I have also tried raising the MTU, but that doesn't seem to work:

[root@justinstalled ~]# ifconfig eth0 mtu 9000
SIOCSIFMTU: Invalid argument
[root@justinstalled ~]#

Maybe the tg3 driver doesn't support jumbo frames ?  In any event, I
wouldn't expect it to make the order-of-magnitude type of improvement
I'm looking for.

As you'll see, the performance for big, sequential writes is quite
respectable, but as soon as lots of smaller files are involved, it all
goes to pot.  I'd very much appreciate any advice people can offer on
making this faster.


The numbers:
Baseline performance (local disk -> local disk on NFS server).  I don't
expect to get this performance over NFS, but it'd be nice to get closer
- especially the untarring stuff...

PROBLEM A ::
In the forum post, what error message does the system return when the MTU of eth0 is set to 9000?
PROBLEM B ::
Rewrite the part of the forum post that opens with the words "Maybe the tg3" and closes with "the untarring stuff...", replacing "jumbo frames" with "large frames".

RAW DATA ::
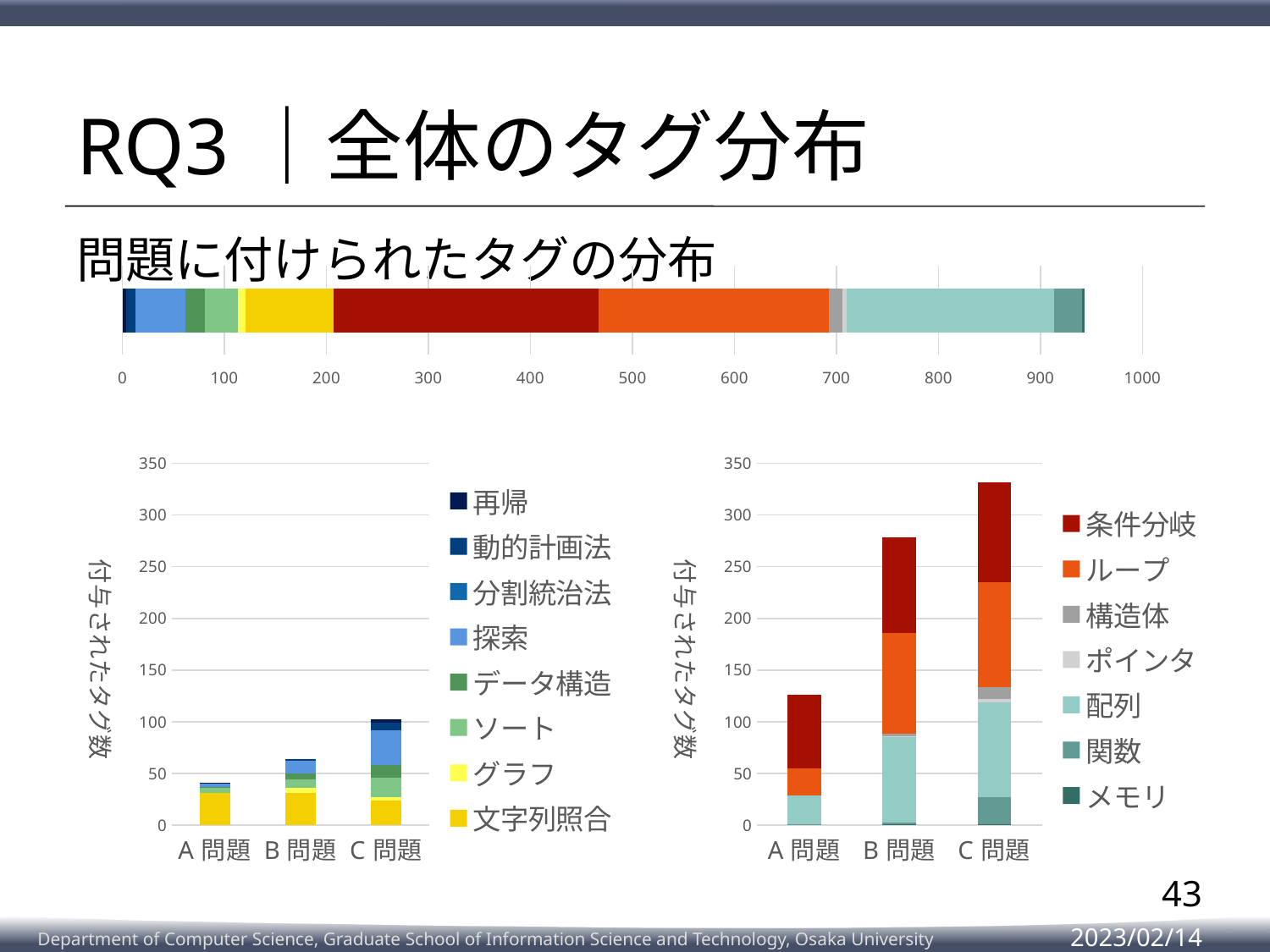
In the bottom-right chart, which category has the shortest stacked bar? A 問題 How many categories are shown on the x axis of the bottom-right chart? 3 How many series does the legend of the bottom-right chart list? 7 In the bottom-right chart, is the total for A 問題 greater or less than 150? less In the bottom-right chart, is the total for B 問題 greater or less than 250? greater In the bottom-left chart, is the total for B 問題 greater or less than 100? less In the bottom-left chart, which category has the shortest stacked bar? A 問題 In the bottom-left chart, which category has the tallest stacked bar? C 問題 How many series does the legend of the bottom-left chart list? 8 Do the stacked bar totals in the bottom-right chart rise or fall from A 問題 to C 問題? rise In the bottom-right chart, which category has the tallest stacked bar? C 問題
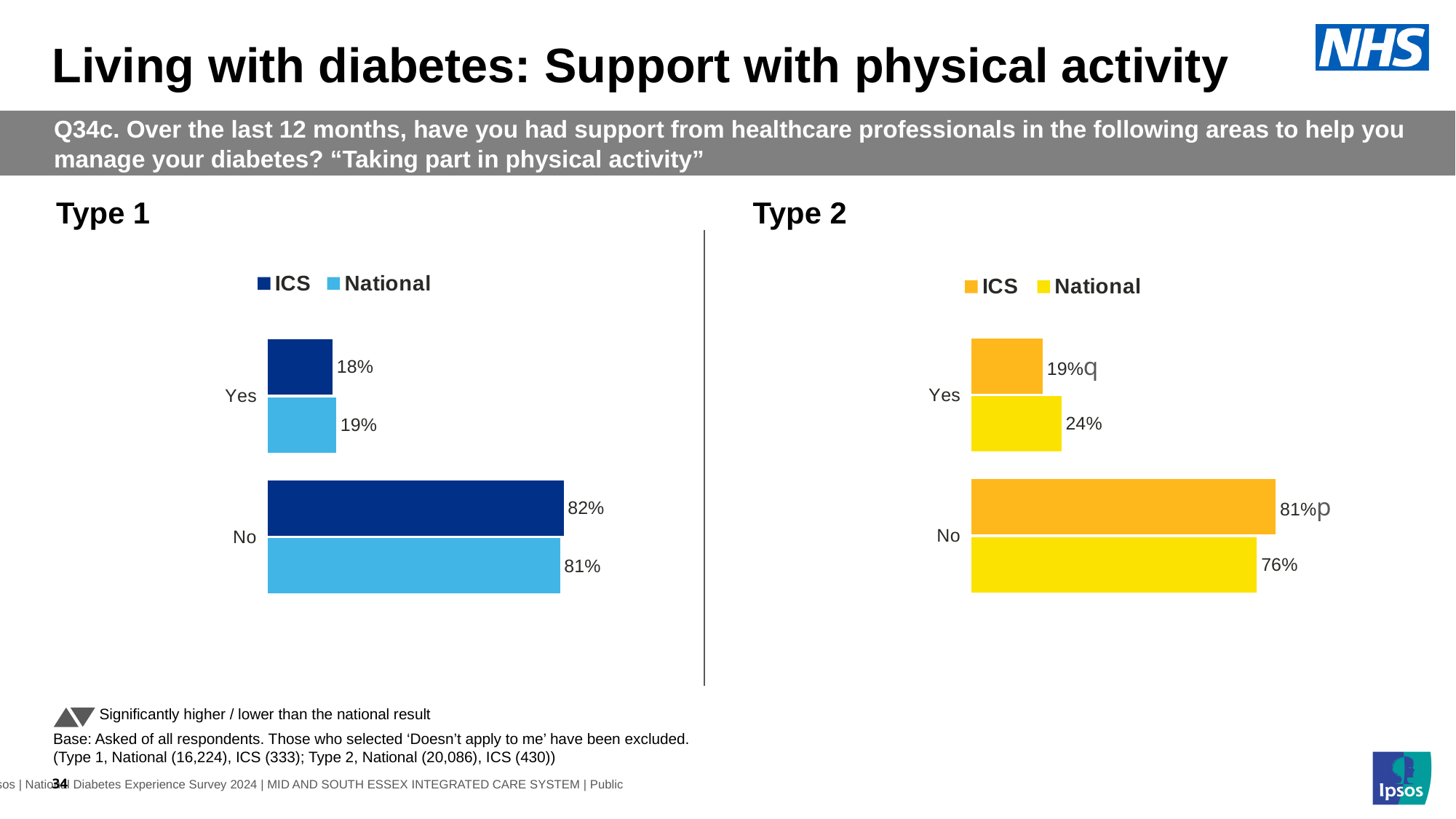
In the Type 2 chart, what is the National value for Yes? 24% In the Type 2 chart, which is larger for Yes: ICS or National? National What kind of chart is the Type 2 chart? Bar chart In the Type 1 chart, what is the ICS value for Yes? 18% How many categories are shown in the Type 1 chart? 2 In the Type 1 chart, which is larger for No: ICS or National? ICS In the Type 1 chart, which category has the highest ICS value? No In the Type 2 chart, what is the difference between the ICS and National values for No? 5 percentage points In the Type 1 chart, what is the National value for No? 81% How many series does the legend of the Type 2 chart list? 2 In the Type 2 chart, what is the ICS value for No? 81% In the Type 2 chart, what is the difference between the National and ICS values for Yes? 5 percentage points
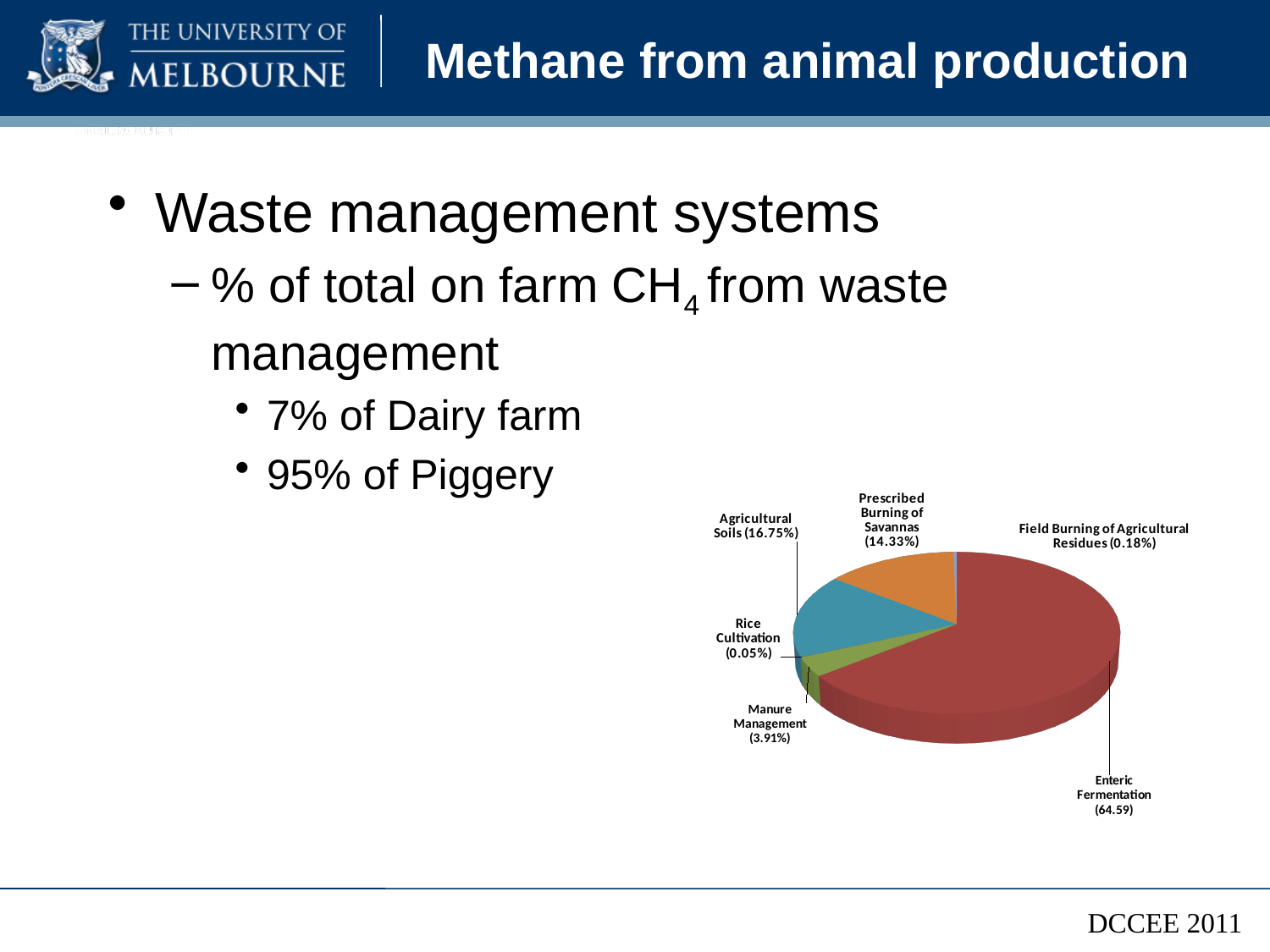
What is the value shown for Manure Management in the pie chart? 3.91% What is the value shown for Field Burning of Agricultural Residues in the pie chart? 0.18% What is the value shown for Rice Cultivation in the pie chart? 0.05% What is the difference between the Agricultural Soils and Manure Management values in the pie chart? 12.84% What is the value shown for Agricultural Soils in the pie chart? 16.75% Which is larger in the pie chart, Agricultural Soils or Prescribed Burning of Savannas? Agricultural Soils What is the value shown for Enteric Fermentation in the pie chart? 64.59 What is the value shown for Prescribed Burning of Savannas in the pie chart? 14.33% What kind of chart is shown on the slide? pie chart How many slices does the pie chart have? 6 Which category has the smallest slice in the pie chart? Rice Cultivation Which category has the largest slice in the pie chart? Enteric Fermentation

ANSWER SECTION A ::
SIOCSIFMTU: Invalid argument

ANSWER SECTION B ::
Maybe the tg3 driver doesn't support large frames ?  In any event, I
wouldn't expect it to make the order-of-magnitude type of improvement
I'm looking for.

As you'll see, the performance for big, sequential writes is quite
respectable, but as soon as lots of smaller files are involved, it all
goes to pot.  I'd very much appreciate any advice people can offer on
making this faster.


The numbers:
Baseline performance (local disk -> local disk on NFS server).  I don't
expect to get this performance over NFS, but it'd be nice to get closer
- especially the untarring stuff...